How can I create a new dimension when adding/multiplying vectors and matrices? (Python and NumPy)

Question

I would like to compute:

matrix1 + vector * matrix2

where:

In: matrix1.shape
Out: (3, 3)

In: vector.shape
Out: (15,)

In: matrix2.shape
Out: (3, 3)

I did it this way:

answer = []
  for i in vector:
    answer_i = matrix1 + i * matrix2
    answer.append(answer_i)

So, I get a list of len(vector) in which each answer is shape (3,3).
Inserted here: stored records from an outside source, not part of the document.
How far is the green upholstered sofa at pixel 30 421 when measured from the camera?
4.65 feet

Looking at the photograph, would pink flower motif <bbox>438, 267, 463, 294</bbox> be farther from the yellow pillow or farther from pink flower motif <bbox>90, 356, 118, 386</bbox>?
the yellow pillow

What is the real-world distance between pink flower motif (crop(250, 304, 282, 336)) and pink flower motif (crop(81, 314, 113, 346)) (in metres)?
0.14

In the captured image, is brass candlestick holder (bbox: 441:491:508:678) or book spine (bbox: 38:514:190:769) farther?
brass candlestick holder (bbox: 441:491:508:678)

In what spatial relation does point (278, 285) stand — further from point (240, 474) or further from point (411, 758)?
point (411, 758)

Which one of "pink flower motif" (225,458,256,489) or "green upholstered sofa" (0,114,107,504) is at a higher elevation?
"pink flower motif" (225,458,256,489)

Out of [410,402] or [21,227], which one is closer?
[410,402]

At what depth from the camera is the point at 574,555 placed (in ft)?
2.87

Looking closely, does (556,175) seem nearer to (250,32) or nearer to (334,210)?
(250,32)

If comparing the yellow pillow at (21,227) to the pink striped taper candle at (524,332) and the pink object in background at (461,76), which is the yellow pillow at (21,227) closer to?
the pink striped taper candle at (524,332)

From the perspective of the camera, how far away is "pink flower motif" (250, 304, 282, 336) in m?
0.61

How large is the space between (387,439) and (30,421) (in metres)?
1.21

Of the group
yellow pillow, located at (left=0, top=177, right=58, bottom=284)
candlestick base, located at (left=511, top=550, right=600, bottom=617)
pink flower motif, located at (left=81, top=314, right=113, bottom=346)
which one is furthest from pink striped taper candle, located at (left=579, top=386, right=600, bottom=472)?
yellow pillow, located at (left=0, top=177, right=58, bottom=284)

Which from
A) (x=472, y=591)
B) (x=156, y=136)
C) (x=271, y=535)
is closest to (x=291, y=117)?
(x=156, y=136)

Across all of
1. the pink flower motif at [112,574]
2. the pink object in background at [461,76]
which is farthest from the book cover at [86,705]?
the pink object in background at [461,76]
I wonder how to do the exact same thing, but without "for" loop and with NumPy arrays. The answer would be an array of shape (3, 3, 15). The answer may be simple but I don't have a lot of experience.

For example:

In: matrix1
Out: array([[1, 2, 3],
            [4, 5, 6],
            [7, 8, 9]])

In: vector
Out: array([-7., -6., -5., -4., -3., -2., -1.,  0.,  1.,  2.,  3.,  4., 5., 6.,  7.])

In: matrix2
Out: array([[ 5,  5,  5],
            [10, 10, 10],
            [20, 20, 20]])

My output (a list of len 15 for now):

[array([[ -34.,  -33.,  -32.],
        [ -66.,  -65.,  -64.],
        [-133., -132., -131.]]),
 array([[ -29.,  -28.,  -27.],
        [ -56.,  -55.,  -54.],
        [-113., -112., -111.]]),
 array([[-24., -23., -22.],
        [-46., -45., -44.],
        [-93., -92., -91.]]),
 array([[-19., -18., -17.],
        [-36., -35., -34.],
        [-73., -72., -71.]]),
 array([[-14., -13., -12.],
        [-26., -25., -24.],
        [-53., -52., -51.]]),
 array([[ -9.,  -8.,  -7.],
        [-16., -15., -14.],
        [-33., -32., -31.]]),
 array([[ -4.,  -3.,  -2.],
        [ -6.,  -5.,  -4.],
        [-13., -12., -11.]]),
 array([[1., 2., 3.],
        [4., 5., 6.],
        [7., 8., 9.]]),
 array([[ 6.,  7.,  8.],
        [14., 15., 16.],
        [27., 28., 29.]]),
 array([[11., 12., 13.],
        [24., 25., 26.],
        [47., 48., 49.]]),
 array([[16., 17., 18.],
        [34., 35., 36.],
        [67., 68., 69.]]),
 array([[21., 22., 23.],
        [44., 45., 46.],
        [87., 88., 89.]]),
 array([[ 26.,  27.,  28.],
        [ 54.,  55.,  56.],
        [107., 108., 109.]]),
 array([[ 31.,  32.,  33.],
        [ 64.,  65.,  66.],
        [127., 128., 129.]]),
 array([[ 36.,  37.,  38.],
        [ 74.,  75.,  76.],
        [147., 148., 149.]])]

I would like the output to be an array of shape (3, 3, 15).

Answer 1

You can just insert an extra dimension into the matrices and NumPy broadcasting will do the rest:

matrix1[..., None] + vector*matrix2[..., None]

Answer 2

In [1]: m1 = np.arange(1,10).reshape(3,3)
In [2]: vector = np.array([-7., -6., -5., -4., -3., -2., -1.,  0.,  1.,  2.,  3.
   ...: ,  4., 5., 6.,  7.])
In [4]: m2 = np.array([5,10,20])[:,None]+np.zeros(3,int)
In [5]: m2
Out[5]:
array([[ 5,  5,  5],
       [10, 10, 10],
       [20, 20, 20]])
In [6]: vector.shape
Out[6]: (15,)

np.array(answer) will produce a (15,3,3) array. With numpy broadcasting, we can get the same with:

In [12]: (m1+vector[:,None,None]*m2)
Out[12]:
array([[[ -34.,  -33.,  -32.],
        [ -66.,  -65.,  -64.],
        [-133., -132., -131.]],

       [[ -29.,  -28.,  -27.],
        [ -56.,  -55.,  -54.],
        [-113., -112., -111.]],

       ...

       [[  36.,   37.,   38.],
        [  74.,   75.,   76.],
        [ 147.,  148.,  149.]]])

vector becomes (15,1,1) and the m's (1,3,3) to match, together making (15,3,3).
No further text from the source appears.